Set problem A | Translate this sentence from the genealogy post below into Spanish: "I’m using color codes to avoid importing their parents back from FamilySearch."
Set problem B |
Answer from the genealogy post below:
(i) What city does Ingo say he is from?
(ii) Who is in group (b)?
(iii) How many unique colors does the person replying say they have?
Set problem C | Extend the genealogy post below by picking up right after its final sentence and writing a few more sentences in the same voice.

[START Selection]

I like to create a group with parents-in-law and married-into-partner

Hello here is Ingo from Cologne Germany, nice to meet you all here …

I hope to express myself well and use the correct terms. I like to reduce the RM10 database persons and using the colour codes as well.

I deleted all the parents-in-law of my ancestors’ descendants. To do this, I created two groups: one for the ancestors themselves (a) and another for the ancestors and their children (my ancestors’ siblings) (b).

In a further group, I defined (b) - (a), which included all the people who are descendants of my ancestors, but not the ancestors themselves. These are siblings, second spouses, parents-in-law, etc.

Now I want to be able to mark the spouses of the siblings. I’m using color codes to avoid importing their parents back from FamilySearch. How can I create a group for the brothers- and sisters-in-law of my ancestors?

Best regards

Ingo

I have done this using color coding outside of RM UI.

It basically runs off the Person Table values set by Relationships.
(there are two parts - one does any anything that would have a relations desc in RM) Part two does inlaw relationships.

I have over 20 unique colors that does direct or by marriage then “extended” for inlaws etc.

[END Selection]
[START Stored rows]

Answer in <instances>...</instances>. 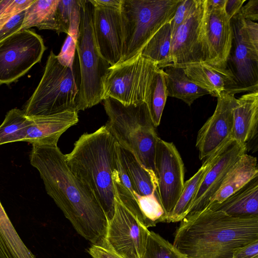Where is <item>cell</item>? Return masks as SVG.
Masks as SVG:
<instances>
[{"label": "cell", "mask_w": 258, "mask_h": 258, "mask_svg": "<svg viewBox=\"0 0 258 258\" xmlns=\"http://www.w3.org/2000/svg\"><path fill=\"white\" fill-rule=\"evenodd\" d=\"M164 75V72L161 69H158L155 72L145 102L155 127L160 123L168 97Z\"/></svg>", "instance_id": "30"}, {"label": "cell", "mask_w": 258, "mask_h": 258, "mask_svg": "<svg viewBox=\"0 0 258 258\" xmlns=\"http://www.w3.org/2000/svg\"><path fill=\"white\" fill-rule=\"evenodd\" d=\"M150 231L115 194L114 212L108 222L104 243L123 258H142Z\"/></svg>", "instance_id": "10"}, {"label": "cell", "mask_w": 258, "mask_h": 258, "mask_svg": "<svg viewBox=\"0 0 258 258\" xmlns=\"http://www.w3.org/2000/svg\"><path fill=\"white\" fill-rule=\"evenodd\" d=\"M97 4L105 7L120 9L122 0H93Z\"/></svg>", "instance_id": "40"}, {"label": "cell", "mask_w": 258, "mask_h": 258, "mask_svg": "<svg viewBox=\"0 0 258 258\" xmlns=\"http://www.w3.org/2000/svg\"><path fill=\"white\" fill-rule=\"evenodd\" d=\"M225 8V6L212 7L208 5L206 0L204 21V62L226 70L233 34L231 19L226 14Z\"/></svg>", "instance_id": "15"}, {"label": "cell", "mask_w": 258, "mask_h": 258, "mask_svg": "<svg viewBox=\"0 0 258 258\" xmlns=\"http://www.w3.org/2000/svg\"><path fill=\"white\" fill-rule=\"evenodd\" d=\"M93 7L94 36L101 56L111 66L121 62L123 27L120 9L105 7L90 0Z\"/></svg>", "instance_id": "17"}, {"label": "cell", "mask_w": 258, "mask_h": 258, "mask_svg": "<svg viewBox=\"0 0 258 258\" xmlns=\"http://www.w3.org/2000/svg\"><path fill=\"white\" fill-rule=\"evenodd\" d=\"M163 70L168 96L180 99L190 106L196 99L209 94L188 78L182 68L171 63Z\"/></svg>", "instance_id": "23"}, {"label": "cell", "mask_w": 258, "mask_h": 258, "mask_svg": "<svg viewBox=\"0 0 258 258\" xmlns=\"http://www.w3.org/2000/svg\"><path fill=\"white\" fill-rule=\"evenodd\" d=\"M79 88L74 68L62 65L51 50L42 78L23 111L28 117L77 111Z\"/></svg>", "instance_id": "7"}, {"label": "cell", "mask_w": 258, "mask_h": 258, "mask_svg": "<svg viewBox=\"0 0 258 258\" xmlns=\"http://www.w3.org/2000/svg\"><path fill=\"white\" fill-rule=\"evenodd\" d=\"M188 78L209 94L218 97L227 92L234 83L233 76L228 69H220L204 62L182 67Z\"/></svg>", "instance_id": "20"}, {"label": "cell", "mask_w": 258, "mask_h": 258, "mask_svg": "<svg viewBox=\"0 0 258 258\" xmlns=\"http://www.w3.org/2000/svg\"><path fill=\"white\" fill-rule=\"evenodd\" d=\"M171 31L170 23L164 25L147 42L141 52L144 57L163 69L171 62Z\"/></svg>", "instance_id": "27"}, {"label": "cell", "mask_w": 258, "mask_h": 258, "mask_svg": "<svg viewBox=\"0 0 258 258\" xmlns=\"http://www.w3.org/2000/svg\"><path fill=\"white\" fill-rule=\"evenodd\" d=\"M117 156V143L105 125L84 133L65 155L73 174L92 191L108 222L112 218L115 190L112 178Z\"/></svg>", "instance_id": "3"}, {"label": "cell", "mask_w": 258, "mask_h": 258, "mask_svg": "<svg viewBox=\"0 0 258 258\" xmlns=\"http://www.w3.org/2000/svg\"><path fill=\"white\" fill-rule=\"evenodd\" d=\"M257 177L256 158L246 153L243 155L228 171L220 187L208 206L223 201Z\"/></svg>", "instance_id": "21"}, {"label": "cell", "mask_w": 258, "mask_h": 258, "mask_svg": "<svg viewBox=\"0 0 258 258\" xmlns=\"http://www.w3.org/2000/svg\"><path fill=\"white\" fill-rule=\"evenodd\" d=\"M59 0H35L25 10L21 31L36 27L62 33L57 12Z\"/></svg>", "instance_id": "24"}, {"label": "cell", "mask_w": 258, "mask_h": 258, "mask_svg": "<svg viewBox=\"0 0 258 258\" xmlns=\"http://www.w3.org/2000/svg\"><path fill=\"white\" fill-rule=\"evenodd\" d=\"M80 23L76 42L80 83L77 99L78 112L103 101V83L111 66L101 55L93 30V7L90 0H80Z\"/></svg>", "instance_id": "5"}, {"label": "cell", "mask_w": 258, "mask_h": 258, "mask_svg": "<svg viewBox=\"0 0 258 258\" xmlns=\"http://www.w3.org/2000/svg\"><path fill=\"white\" fill-rule=\"evenodd\" d=\"M142 258H184L177 248L159 234L150 231Z\"/></svg>", "instance_id": "32"}, {"label": "cell", "mask_w": 258, "mask_h": 258, "mask_svg": "<svg viewBox=\"0 0 258 258\" xmlns=\"http://www.w3.org/2000/svg\"><path fill=\"white\" fill-rule=\"evenodd\" d=\"M158 69L141 53L111 67L103 81L102 100L111 98L124 105L145 102Z\"/></svg>", "instance_id": "8"}, {"label": "cell", "mask_w": 258, "mask_h": 258, "mask_svg": "<svg viewBox=\"0 0 258 258\" xmlns=\"http://www.w3.org/2000/svg\"><path fill=\"white\" fill-rule=\"evenodd\" d=\"M79 0H59L57 12L62 33L67 34L72 14Z\"/></svg>", "instance_id": "34"}, {"label": "cell", "mask_w": 258, "mask_h": 258, "mask_svg": "<svg viewBox=\"0 0 258 258\" xmlns=\"http://www.w3.org/2000/svg\"><path fill=\"white\" fill-rule=\"evenodd\" d=\"M88 252L92 258H123L103 245L92 244Z\"/></svg>", "instance_id": "37"}, {"label": "cell", "mask_w": 258, "mask_h": 258, "mask_svg": "<svg viewBox=\"0 0 258 258\" xmlns=\"http://www.w3.org/2000/svg\"><path fill=\"white\" fill-rule=\"evenodd\" d=\"M117 150L137 194L146 197L156 194L157 184L154 172L143 166L131 152L117 143Z\"/></svg>", "instance_id": "25"}, {"label": "cell", "mask_w": 258, "mask_h": 258, "mask_svg": "<svg viewBox=\"0 0 258 258\" xmlns=\"http://www.w3.org/2000/svg\"><path fill=\"white\" fill-rule=\"evenodd\" d=\"M10 2V0H0V30L7 22L13 17L7 11V7Z\"/></svg>", "instance_id": "39"}, {"label": "cell", "mask_w": 258, "mask_h": 258, "mask_svg": "<svg viewBox=\"0 0 258 258\" xmlns=\"http://www.w3.org/2000/svg\"><path fill=\"white\" fill-rule=\"evenodd\" d=\"M75 8L70 21L67 37L60 52L56 55L58 61L63 66L74 68L76 45L79 33L80 23V3Z\"/></svg>", "instance_id": "31"}, {"label": "cell", "mask_w": 258, "mask_h": 258, "mask_svg": "<svg viewBox=\"0 0 258 258\" xmlns=\"http://www.w3.org/2000/svg\"><path fill=\"white\" fill-rule=\"evenodd\" d=\"M210 163L211 157L209 156L204 160L202 166L198 171L184 182L180 197L166 222H180L189 213L198 188Z\"/></svg>", "instance_id": "28"}, {"label": "cell", "mask_w": 258, "mask_h": 258, "mask_svg": "<svg viewBox=\"0 0 258 258\" xmlns=\"http://www.w3.org/2000/svg\"><path fill=\"white\" fill-rule=\"evenodd\" d=\"M246 1V0H227L225 9L230 19L238 14Z\"/></svg>", "instance_id": "38"}, {"label": "cell", "mask_w": 258, "mask_h": 258, "mask_svg": "<svg viewBox=\"0 0 258 258\" xmlns=\"http://www.w3.org/2000/svg\"><path fill=\"white\" fill-rule=\"evenodd\" d=\"M78 111L67 110L30 119L24 141L31 144L57 146L60 137L79 121Z\"/></svg>", "instance_id": "18"}, {"label": "cell", "mask_w": 258, "mask_h": 258, "mask_svg": "<svg viewBox=\"0 0 258 258\" xmlns=\"http://www.w3.org/2000/svg\"><path fill=\"white\" fill-rule=\"evenodd\" d=\"M205 208L222 211L237 218L258 216V177L223 201L211 204Z\"/></svg>", "instance_id": "22"}, {"label": "cell", "mask_w": 258, "mask_h": 258, "mask_svg": "<svg viewBox=\"0 0 258 258\" xmlns=\"http://www.w3.org/2000/svg\"><path fill=\"white\" fill-rule=\"evenodd\" d=\"M206 0H199L194 11L171 37V64L182 67L205 61L204 21Z\"/></svg>", "instance_id": "13"}, {"label": "cell", "mask_w": 258, "mask_h": 258, "mask_svg": "<svg viewBox=\"0 0 258 258\" xmlns=\"http://www.w3.org/2000/svg\"><path fill=\"white\" fill-rule=\"evenodd\" d=\"M46 49L40 35L32 30L16 32L0 41V85H9L40 62Z\"/></svg>", "instance_id": "9"}, {"label": "cell", "mask_w": 258, "mask_h": 258, "mask_svg": "<svg viewBox=\"0 0 258 258\" xmlns=\"http://www.w3.org/2000/svg\"><path fill=\"white\" fill-rule=\"evenodd\" d=\"M29 159L47 194L77 232L92 244L102 245L108 225L106 215L92 191L71 171L57 146L32 144Z\"/></svg>", "instance_id": "1"}, {"label": "cell", "mask_w": 258, "mask_h": 258, "mask_svg": "<svg viewBox=\"0 0 258 258\" xmlns=\"http://www.w3.org/2000/svg\"><path fill=\"white\" fill-rule=\"evenodd\" d=\"M236 104L234 95L223 92L217 97L213 115L199 130L196 147L201 160H205L232 139L233 109Z\"/></svg>", "instance_id": "14"}, {"label": "cell", "mask_w": 258, "mask_h": 258, "mask_svg": "<svg viewBox=\"0 0 258 258\" xmlns=\"http://www.w3.org/2000/svg\"><path fill=\"white\" fill-rule=\"evenodd\" d=\"M232 258H258V240L236 250Z\"/></svg>", "instance_id": "35"}, {"label": "cell", "mask_w": 258, "mask_h": 258, "mask_svg": "<svg viewBox=\"0 0 258 258\" xmlns=\"http://www.w3.org/2000/svg\"><path fill=\"white\" fill-rule=\"evenodd\" d=\"M233 38L227 62V69L233 76L234 83L226 93L258 91V47L245 32L243 18L239 14L231 19Z\"/></svg>", "instance_id": "11"}, {"label": "cell", "mask_w": 258, "mask_h": 258, "mask_svg": "<svg viewBox=\"0 0 258 258\" xmlns=\"http://www.w3.org/2000/svg\"><path fill=\"white\" fill-rule=\"evenodd\" d=\"M247 151L245 145L231 139L210 156V165L198 188L189 213L207 207L228 171Z\"/></svg>", "instance_id": "16"}, {"label": "cell", "mask_w": 258, "mask_h": 258, "mask_svg": "<svg viewBox=\"0 0 258 258\" xmlns=\"http://www.w3.org/2000/svg\"><path fill=\"white\" fill-rule=\"evenodd\" d=\"M199 0H182L178 6L173 17L170 22L171 35L185 21L196 8Z\"/></svg>", "instance_id": "33"}, {"label": "cell", "mask_w": 258, "mask_h": 258, "mask_svg": "<svg viewBox=\"0 0 258 258\" xmlns=\"http://www.w3.org/2000/svg\"><path fill=\"white\" fill-rule=\"evenodd\" d=\"M180 222L173 245L184 258H232L236 250L258 240V216L237 218L205 208Z\"/></svg>", "instance_id": "2"}, {"label": "cell", "mask_w": 258, "mask_h": 258, "mask_svg": "<svg viewBox=\"0 0 258 258\" xmlns=\"http://www.w3.org/2000/svg\"><path fill=\"white\" fill-rule=\"evenodd\" d=\"M258 91L248 92L236 99L233 109L232 139L246 146L257 137Z\"/></svg>", "instance_id": "19"}, {"label": "cell", "mask_w": 258, "mask_h": 258, "mask_svg": "<svg viewBox=\"0 0 258 258\" xmlns=\"http://www.w3.org/2000/svg\"><path fill=\"white\" fill-rule=\"evenodd\" d=\"M154 164L157 195L167 218L184 187V164L175 145L159 138Z\"/></svg>", "instance_id": "12"}, {"label": "cell", "mask_w": 258, "mask_h": 258, "mask_svg": "<svg viewBox=\"0 0 258 258\" xmlns=\"http://www.w3.org/2000/svg\"><path fill=\"white\" fill-rule=\"evenodd\" d=\"M30 122L23 110L16 108L9 110L0 125V146L24 141Z\"/></svg>", "instance_id": "29"}, {"label": "cell", "mask_w": 258, "mask_h": 258, "mask_svg": "<svg viewBox=\"0 0 258 258\" xmlns=\"http://www.w3.org/2000/svg\"><path fill=\"white\" fill-rule=\"evenodd\" d=\"M108 116L105 125L116 143L131 152L145 168L155 173V157L159 139L145 102L124 105L107 98L103 100Z\"/></svg>", "instance_id": "4"}, {"label": "cell", "mask_w": 258, "mask_h": 258, "mask_svg": "<svg viewBox=\"0 0 258 258\" xmlns=\"http://www.w3.org/2000/svg\"><path fill=\"white\" fill-rule=\"evenodd\" d=\"M239 14L244 19L258 20V0H250L241 8Z\"/></svg>", "instance_id": "36"}, {"label": "cell", "mask_w": 258, "mask_h": 258, "mask_svg": "<svg viewBox=\"0 0 258 258\" xmlns=\"http://www.w3.org/2000/svg\"><path fill=\"white\" fill-rule=\"evenodd\" d=\"M181 1L122 0L123 46L120 62L141 53L158 30L171 22Z\"/></svg>", "instance_id": "6"}, {"label": "cell", "mask_w": 258, "mask_h": 258, "mask_svg": "<svg viewBox=\"0 0 258 258\" xmlns=\"http://www.w3.org/2000/svg\"><path fill=\"white\" fill-rule=\"evenodd\" d=\"M0 258H36L18 235L3 206H0Z\"/></svg>", "instance_id": "26"}]
</instances>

[END Stored rows]

Reply A | Estoy usando códigos de colores para evitar volver a importar a sus padres desde FamilySearch.

Reply B |
(i) Cologne, Germany
(ii) The ancestors and their children, who are the ancestors' siblings
(iii) Over 20

Reply C |
Orange is Uncle / Green is by Marriage
Brown inlaw sibling and weird green in parent inlaw

another example
Yellow is cousins and the other green is spouse of
The Azure (light blue) is for people in tree but not inlaw essentially

here is one example on summary – note the nulls are from when people have been added to db but the script has not been re-run yet

another DB

Very intresting. What do you use to create this outside? I like to know how and I like to use groups in RM, because I can use the groups in different ways at different sides.

Here I want to create the rule:

Maybe there is creative way to do within RM (or get it close ).
I do using sqlite – Let me do some testing and I will private message you.
The only thing the script is messing with is updating Color set1 & 2. on the person Table of the database. You do have first run “set relationships” in RM then close RM then run the sqlite script(s).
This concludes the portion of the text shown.